The object of this association is to employ one or more nurses to visit constantly among the poor, to aid them with advice in sickness, to instruct in methods of preventing disease and to try to instill better ideas of household sanitation and the care of children. The reports of the monthly meetings of the associations show that the work began with the employment of one trained nurse, who devoted only a portion of her time to charitable work; but at the end of six months it became possible to supply her place with one who gave her whole time to carrying on the work of the association. Mrs. Kellar, who has done exceptionally good service of this kind in the State of New Jersey, was engaged for this purpose and became permanently established in Springfield. A certain amount of financial aid from the Metropolitan Life Insurance Company was a welcome addition to the funds of the association, and the securing of a room in the new Greene County court house, to be used, as the office of the visiting nurse, was a step in advance, greatly facilitating the work of that officer.

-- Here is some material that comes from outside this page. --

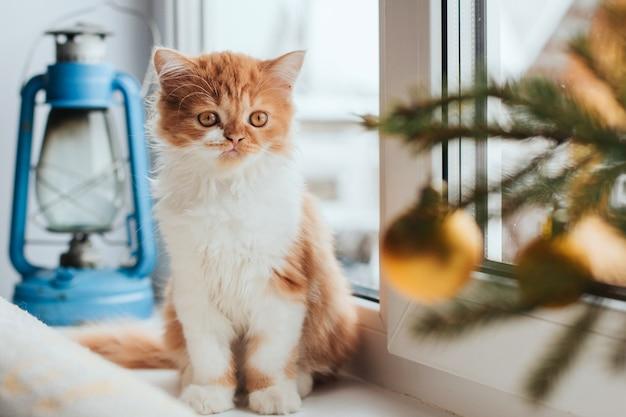 ふわふわ生inger子猫は窓辺に座っています。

Early in the spring of 1913 the association began a series of investigations in regard to sewer inspection, plumbing, fumigation and other protective measures, with some attention to housing conditions among the poor, and new committees on sanitation and anti-tuberculosis work were appointed to begin the study of what had been done in state and national societies along these lines, and to especially investigate local conditions. In the fall the cooperation of the Greene County Medical Society was secured, the different members of which agreed to prepare for the local daily papers, short articles on tuberculosis, to be printed before the association should begin its annual sale of Red Cross Christmas seals. Steps were taken toward affiliation with the National Visiting Nurse Association.

Early in the summer of 1914 long-considered plans for establishing a baby clinic were furthered by the favorable cooperation of the Greene County Medical Society, and the promise of student nurses from the Springfield Hospital to assist Mrs. Kellar, the association nurse, with the proposed weekly clinics, the physicians offering their services free of charge. The support of the Council of Mothers' Clubs was also obtained, and these organizations working together, maintained a series of clinics continuing through the entire summer with marked effect upon the lessening of infant mortality. Another achievement of these united forces was the establishing of a permanent baby ward in a local hospital, in which may be received the children of parents who have not the means to pay for medicines and nursing.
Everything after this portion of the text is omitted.